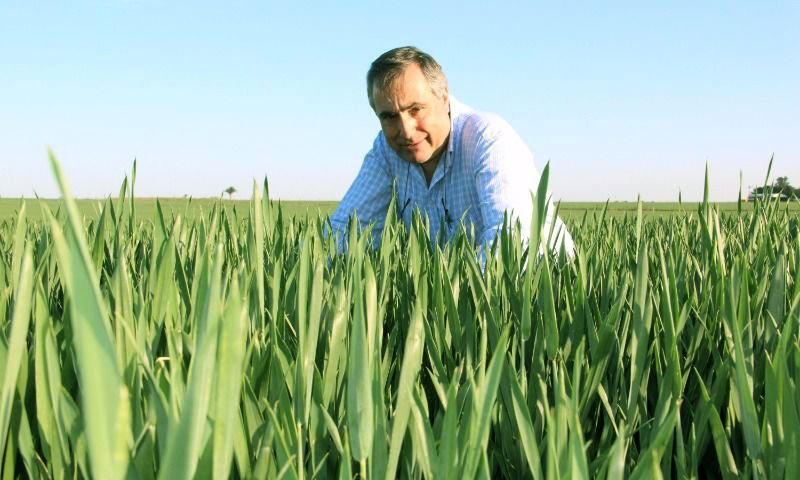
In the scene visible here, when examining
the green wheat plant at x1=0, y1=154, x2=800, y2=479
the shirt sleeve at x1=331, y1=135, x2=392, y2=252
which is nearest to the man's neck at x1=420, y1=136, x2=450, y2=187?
the shirt sleeve at x1=331, y1=135, x2=392, y2=252

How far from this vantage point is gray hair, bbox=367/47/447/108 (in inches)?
93.8

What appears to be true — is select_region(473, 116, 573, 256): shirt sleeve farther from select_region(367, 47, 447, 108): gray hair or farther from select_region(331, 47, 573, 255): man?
select_region(367, 47, 447, 108): gray hair

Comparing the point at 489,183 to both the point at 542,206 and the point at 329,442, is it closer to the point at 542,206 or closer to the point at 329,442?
the point at 542,206

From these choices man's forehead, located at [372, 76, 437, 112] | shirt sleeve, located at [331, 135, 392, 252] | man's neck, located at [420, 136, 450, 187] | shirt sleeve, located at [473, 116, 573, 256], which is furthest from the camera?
shirt sleeve, located at [331, 135, 392, 252]

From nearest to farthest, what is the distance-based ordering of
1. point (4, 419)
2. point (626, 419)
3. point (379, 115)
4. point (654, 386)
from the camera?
point (4, 419)
point (626, 419)
point (654, 386)
point (379, 115)

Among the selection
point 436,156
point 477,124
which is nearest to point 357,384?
point 477,124

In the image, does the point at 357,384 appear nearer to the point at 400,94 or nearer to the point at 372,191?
the point at 400,94

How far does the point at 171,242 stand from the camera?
0.54 metres

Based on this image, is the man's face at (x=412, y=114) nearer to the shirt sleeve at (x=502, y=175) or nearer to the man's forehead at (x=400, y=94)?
the man's forehead at (x=400, y=94)

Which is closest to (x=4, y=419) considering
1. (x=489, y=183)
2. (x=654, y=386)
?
(x=654, y=386)

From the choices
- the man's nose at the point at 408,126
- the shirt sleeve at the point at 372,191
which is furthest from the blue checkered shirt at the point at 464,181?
the man's nose at the point at 408,126

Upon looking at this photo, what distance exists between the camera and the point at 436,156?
2719mm

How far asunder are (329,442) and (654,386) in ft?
1.37

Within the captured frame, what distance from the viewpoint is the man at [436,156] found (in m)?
2.24
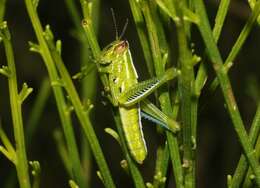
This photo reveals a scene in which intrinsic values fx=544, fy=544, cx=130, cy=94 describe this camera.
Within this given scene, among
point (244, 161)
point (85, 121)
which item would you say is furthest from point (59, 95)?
point (244, 161)

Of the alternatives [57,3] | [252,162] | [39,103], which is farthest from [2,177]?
[252,162]

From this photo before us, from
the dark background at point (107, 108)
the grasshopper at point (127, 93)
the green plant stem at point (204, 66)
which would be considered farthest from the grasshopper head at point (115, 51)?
the dark background at point (107, 108)

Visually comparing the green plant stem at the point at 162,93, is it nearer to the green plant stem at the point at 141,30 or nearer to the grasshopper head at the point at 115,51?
the green plant stem at the point at 141,30

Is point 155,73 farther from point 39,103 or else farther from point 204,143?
point 204,143

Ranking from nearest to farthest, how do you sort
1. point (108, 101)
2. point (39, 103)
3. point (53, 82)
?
point (53, 82)
point (108, 101)
point (39, 103)

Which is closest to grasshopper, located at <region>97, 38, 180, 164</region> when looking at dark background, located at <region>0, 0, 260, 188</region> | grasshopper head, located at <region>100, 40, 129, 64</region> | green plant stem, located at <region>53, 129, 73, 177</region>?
grasshopper head, located at <region>100, 40, 129, 64</region>

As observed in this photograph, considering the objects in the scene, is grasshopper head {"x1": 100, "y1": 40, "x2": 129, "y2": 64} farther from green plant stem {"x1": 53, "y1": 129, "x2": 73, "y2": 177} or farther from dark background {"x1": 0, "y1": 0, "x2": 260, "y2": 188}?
dark background {"x1": 0, "y1": 0, "x2": 260, "y2": 188}

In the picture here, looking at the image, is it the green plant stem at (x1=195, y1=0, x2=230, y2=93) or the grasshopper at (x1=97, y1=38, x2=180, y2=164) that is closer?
the green plant stem at (x1=195, y1=0, x2=230, y2=93)
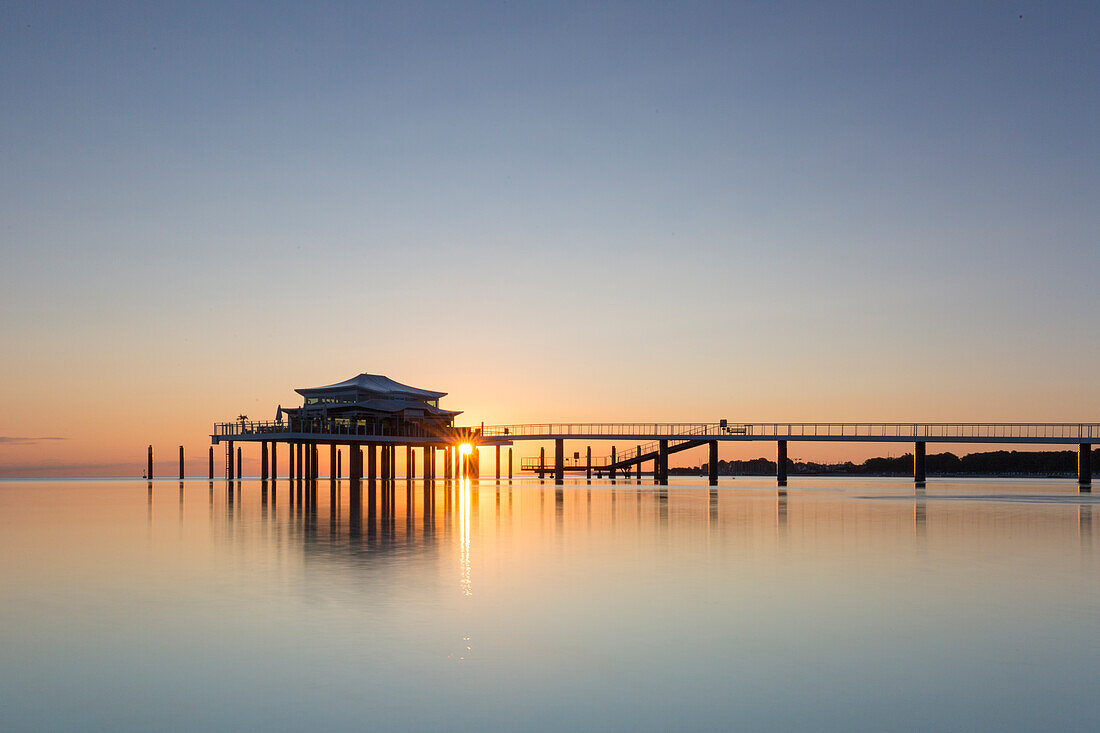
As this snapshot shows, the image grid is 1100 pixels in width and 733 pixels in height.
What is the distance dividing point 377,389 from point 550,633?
198 ft

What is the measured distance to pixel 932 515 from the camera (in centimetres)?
3672

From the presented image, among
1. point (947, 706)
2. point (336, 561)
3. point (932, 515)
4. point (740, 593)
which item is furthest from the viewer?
point (932, 515)

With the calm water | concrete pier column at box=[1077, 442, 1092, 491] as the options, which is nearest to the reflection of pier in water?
the calm water

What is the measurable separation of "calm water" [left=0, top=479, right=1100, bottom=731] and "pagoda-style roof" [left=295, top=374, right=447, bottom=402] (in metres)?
45.0

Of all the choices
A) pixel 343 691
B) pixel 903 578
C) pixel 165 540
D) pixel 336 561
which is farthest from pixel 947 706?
pixel 165 540

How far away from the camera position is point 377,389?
71.0 m

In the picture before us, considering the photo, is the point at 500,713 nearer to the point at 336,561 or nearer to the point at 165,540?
the point at 336,561

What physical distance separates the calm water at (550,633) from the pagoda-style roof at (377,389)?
4503 centimetres

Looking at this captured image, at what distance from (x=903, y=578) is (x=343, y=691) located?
40.2 ft

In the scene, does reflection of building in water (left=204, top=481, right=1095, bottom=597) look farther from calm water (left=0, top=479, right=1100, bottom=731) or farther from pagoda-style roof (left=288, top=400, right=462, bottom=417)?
pagoda-style roof (left=288, top=400, right=462, bottom=417)

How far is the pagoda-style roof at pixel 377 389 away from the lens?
230ft

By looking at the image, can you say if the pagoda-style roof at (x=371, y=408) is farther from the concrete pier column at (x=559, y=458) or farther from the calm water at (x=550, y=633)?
the calm water at (x=550, y=633)

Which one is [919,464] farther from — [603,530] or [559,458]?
[603,530]

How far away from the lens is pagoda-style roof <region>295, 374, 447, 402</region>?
230 feet
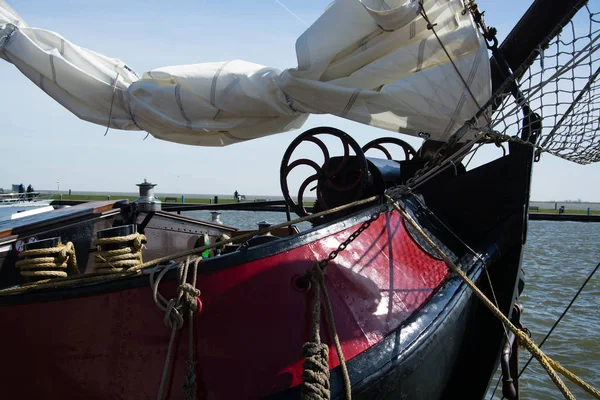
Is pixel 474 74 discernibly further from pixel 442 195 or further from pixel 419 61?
pixel 442 195

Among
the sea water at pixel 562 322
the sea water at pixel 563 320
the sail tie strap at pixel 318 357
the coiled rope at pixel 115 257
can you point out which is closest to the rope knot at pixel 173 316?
the sail tie strap at pixel 318 357

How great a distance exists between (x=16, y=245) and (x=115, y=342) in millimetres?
1906

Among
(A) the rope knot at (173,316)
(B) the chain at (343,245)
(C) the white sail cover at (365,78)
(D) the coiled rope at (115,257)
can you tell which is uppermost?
Answer: (C) the white sail cover at (365,78)

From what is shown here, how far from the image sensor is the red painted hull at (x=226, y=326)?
108 inches

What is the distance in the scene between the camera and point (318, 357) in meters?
2.60

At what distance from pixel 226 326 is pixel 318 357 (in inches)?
19.2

▸ **Your objective**
Copy out all of the data above word for word, leaving out the pictures.

▸ **Written response**
In the scene visible here, when examining
the green wheat plant at x1=0, y1=154, x2=800, y2=479
the shirt sleeve at x1=331, y1=135, x2=392, y2=252
which is nearest to the man's neck at x1=420, y1=136, x2=450, y2=187?
the shirt sleeve at x1=331, y1=135, x2=392, y2=252

How far from this vantage point is gray hair, bbox=367/47/447/108 (in inches)?
93.8

What appears to be true — is select_region(473, 116, 573, 256): shirt sleeve farther from select_region(367, 47, 447, 108): gray hair or farther from select_region(331, 47, 573, 255): man?
select_region(367, 47, 447, 108): gray hair

Comparing the point at 489,183 to both the point at 542,206 and the point at 329,442, is it closer to the point at 542,206 or closer to the point at 329,442?
the point at 542,206

From these choices man's forehead, located at [372, 76, 437, 112] | shirt sleeve, located at [331, 135, 392, 252] | man's neck, located at [420, 136, 450, 187] | shirt sleeve, located at [473, 116, 573, 256], which is furthest from the camera?
shirt sleeve, located at [331, 135, 392, 252]

From nearest to farthest, what is the distance-based ordering of
1. point (4, 419)
2. point (626, 419)
3. point (379, 115)
4. point (654, 386)
from the camera?
point (4, 419)
point (626, 419)
point (654, 386)
point (379, 115)

Among the selection
point 436,156
point 477,124
which is nearest to point 357,384?
point 477,124

In the image, does the point at 357,384 appear nearer to the point at 400,94 or nearer to the point at 372,191?
the point at 400,94

How far does the point at 171,242 stand from the camera?
0.54 metres

Based on this image, is the man's face at (x=412, y=114) nearer to the shirt sleeve at (x=502, y=175) or nearer to the man's forehead at (x=400, y=94)?
the man's forehead at (x=400, y=94)

Which is closest to (x=4, y=419) considering
1. (x=489, y=183)
2. (x=654, y=386)
?
(x=654, y=386)

From the choices
- the man's nose at the point at 408,126
- the shirt sleeve at the point at 372,191
which is furthest from the blue checkered shirt at the point at 464,181?
the man's nose at the point at 408,126

Upon looking at this photo, what distance exists between the camera and the point at 436,156?
2719mm

How far asunder are (329,442) and (654,386) in ft?
1.37

Within the captured frame, what distance from the viewpoint is the man at [436,156] found (in m)?
2.24
This photo reveals a scene in which intrinsic values fx=544, fy=544, cx=130, cy=94 describe this camera.
Within this given scene, among
point (244, 161)
point (85, 121)
which item would you say is furthest from point (59, 95)?
point (244, 161)

Of the alternatives [57,3] | [252,162] | [39,103], which is farthest from [2,177]?
[252,162]

From this photo before us, from
the dark background at point (107, 108)
the grasshopper at point (127, 93)
the green plant stem at point (204, 66)
which would be considered farthest from the grasshopper head at point (115, 51)?
the dark background at point (107, 108)

Visually comparing the green plant stem at the point at 162,93, is it nearer to the green plant stem at the point at 141,30 or nearer to the grasshopper head at the point at 115,51?
the green plant stem at the point at 141,30

Is point 155,73 farther from point 39,103 or else farther from point 204,143?
point 204,143

Ranking from nearest to farthest, how do you sort
1. point (108, 101)
2. point (39, 103)
3. point (53, 82)
?
point (53, 82)
point (108, 101)
point (39, 103)

Which is closest to grasshopper, located at <region>97, 38, 180, 164</region> when looking at dark background, located at <region>0, 0, 260, 188</region> | grasshopper head, located at <region>100, 40, 129, 64</region> | green plant stem, located at <region>53, 129, 73, 177</region>?
grasshopper head, located at <region>100, 40, 129, 64</region>

As observed in this photograph, considering the objects in the scene, is grasshopper head {"x1": 100, "y1": 40, "x2": 129, "y2": 64} farther from green plant stem {"x1": 53, "y1": 129, "x2": 73, "y2": 177} or farther from dark background {"x1": 0, "y1": 0, "x2": 260, "y2": 188}?
dark background {"x1": 0, "y1": 0, "x2": 260, "y2": 188}

In the picture here, looking at the image, is it the green plant stem at (x1=195, y1=0, x2=230, y2=93) or the grasshopper at (x1=97, y1=38, x2=180, y2=164) that is closer?
the green plant stem at (x1=195, y1=0, x2=230, y2=93)
As this snapshot shows, the image grid is 1100 pixels in width and 733 pixels in height.
What is the distance dividing point 377,389 from point 550,633?
198 ft

What is the measured distance to pixel 932 515 from the camera (in centimetres)?
3672

From the presented image, among
1. point (947, 706)
2. point (336, 561)
3. point (932, 515)
4. point (740, 593)
which item is furthest from the viewer?
point (932, 515)

With the calm water | concrete pier column at box=[1077, 442, 1092, 491] as the options, which is nearest to the reflection of pier in water?
the calm water

What is the measurable separation of "calm water" [left=0, top=479, right=1100, bottom=731] and "pagoda-style roof" [left=295, top=374, right=447, bottom=402] (in metres)?
45.0

Of all the choices
A) pixel 343 691
B) pixel 903 578
C) pixel 165 540
D) pixel 336 561
which is farthest from pixel 947 706?
pixel 165 540

How far away from the camera position is point 377,389?
71.0 m

In the picture before us, considering the photo, is the point at 500,713 nearer to the point at 336,561 or nearer to the point at 165,540?
the point at 336,561

What physical distance separates the calm water at (550,633) from the pagoda-style roof at (377,389)?
4503 centimetres

Looking at this captured image, at what distance from (x=903, y=578) is (x=343, y=691) located?
40.2 ft

In the scene, does reflection of building in water (left=204, top=481, right=1095, bottom=597) look farther from calm water (left=0, top=479, right=1100, bottom=731) or farther from pagoda-style roof (left=288, top=400, right=462, bottom=417)?
pagoda-style roof (left=288, top=400, right=462, bottom=417)

How far is the pagoda-style roof at pixel 377 389 away from the lens?
230ft

By looking at the image, can you say if the pagoda-style roof at (x=371, y=408) is farther from the concrete pier column at (x=559, y=458) or farther from the calm water at (x=550, y=633)?
the calm water at (x=550, y=633)

Which one is [919,464] farther from — [603,530] or [559,458]?
[603,530]

How far away from the lens is pagoda-style roof <region>295, 374, 447, 402</region>?
230 feet
Is pixel 474 74 discernibly further from pixel 442 195 or further from pixel 419 61?
pixel 442 195

Among
the sea water at pixel 562 322
the sea water at pixel 563 320
the sail tie strap at pixel 318 357
the coiled rope at pixel 115 257
can you point out which is closest to the rope knot at pixel 173 316?
the sail tie strap at pixel 318 357

How great a distance exists between (x=16, y=245) and (x=115, y=342) in millimetres?
1906

Among
(A) the rope knot at (173,316)
(B) the chain at (343,245)
(C) the white sail cover at (365,78)
(D) the coiled rope at (115,257)
can you tell which is uppermost?
Answer: (C) the white sail cover at (365,78)

From what is shown here, how far from the image sensor is the red painted hull at (x=226, y=326)?
108 inches

What is the distance in the scene between the camera and point (318, 357) in meters?
2.60

At what distance from pixel 226 326 is pixel 318 357 (in inches)?
19.2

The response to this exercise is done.